Closed jameshadfield closed 5 months ago
This is certainly odd behaviour. Off the bat, I can't say with certainty what the cause might be. It's certainly able to be understood, but it's the kind of situation where being able to reproduce and poke at the behaviour is immensely useful to gaining that understanding. It would also be useful to have seen the server's logs resulting from running your test script, as they'll show caching information.
I initially uploaded them using
aws s3 cp
(so the data wasn't zipped), and then re-uploaded them usingnextstrain remote upload ...
(which magically zips the data).
Between these two uploads, did you access the dataset via the nextstrain.org server?
In any case, unless you preserved the full context in which you saw the behaviour or we can reproduce it (I can't off hand), then I suspect it's not worth digging into more as we'll be missing access to important information.
Between these two uploads, did you access the dataset via the nextstrain.org server?

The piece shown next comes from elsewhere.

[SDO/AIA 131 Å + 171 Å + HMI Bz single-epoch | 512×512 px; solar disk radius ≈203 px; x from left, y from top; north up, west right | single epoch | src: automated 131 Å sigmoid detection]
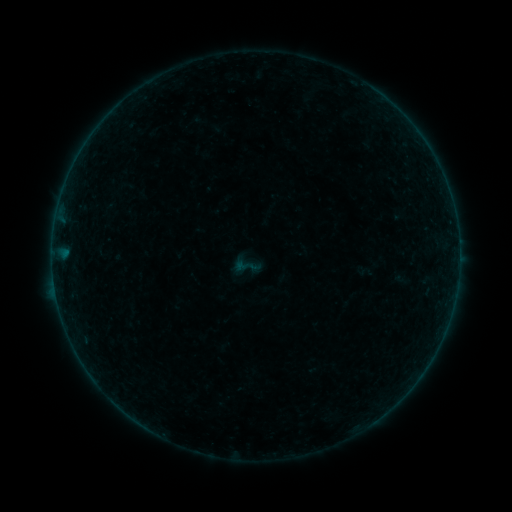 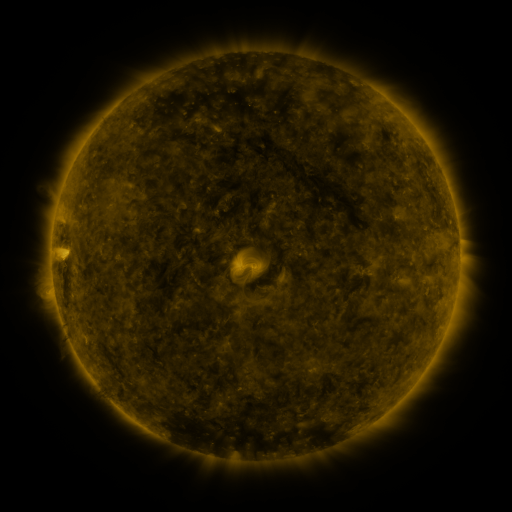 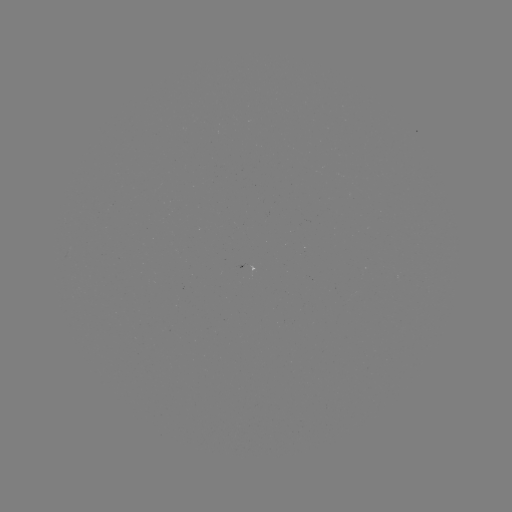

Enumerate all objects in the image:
sigmoid: <bbox>240, 257, 258, 276</bbox>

Yes (although maybe only for one of the APIs, see below). That's how the cache became invalid, although it should have been detected as so during revalidation by one of the many layers involved here (make-fetch-happen
, minipass-fetch
, HTTP cache etc).
It would also be useful to have seen the server's logs resulting from running your test script, as they'll show caching information.
Server logs (while running the test script whose output is shown above, and some line breaks added for clarity)
[verbose] [fetch] GET https://nextstrain-staging.s3.amazonaws.com/seasonal-flu_h3n2_ha_2y.json (cache: no-cache)
[verbose] [fetch] 200 OK https://nextstrain-staging.s3.amazonaws.com/seasonal-flu_h3n2_ha_2y.json (cache revalidated, timestamp Fri, 19 Apr 2024 04:53:46 GMT)
[verbose] [fetch] GET https://nextstrain-staging.s3.amazonaws.com/zika.json (cache: no-cache)
[verbose] [fetch] 200 OK https://nextstrain-staging.s3.amazonaws.com/zika.json (cache revalidated, timestamp Fri, 19 Apr 2024 04:53:46 GMT)
Getting (nextstrain) datasets for: prefix=staging/seasonal-flu/h3n2/ha/2y
[verbose] [fetch] GET https://nextstrain-staging.s3.amazonaws.com/seasonal-flu_h3n2_ha_2y.json (cache: no-cache)
[verbose] [fetch] 200 OK https://nextstrain-staging.s3.amazonaws.com/seasonal-flu_h3n2_ha_2y.json (cache revalidated, timestamp Sun, 21 Apr 2024 21:01:17 GMT)
Getting (nextstrain) datasets for: prefix=staging/zika
[verbose] [fetch] GET https://nextstrain-staging.s3.amazonaws.com/zika.json (cache: no-cache)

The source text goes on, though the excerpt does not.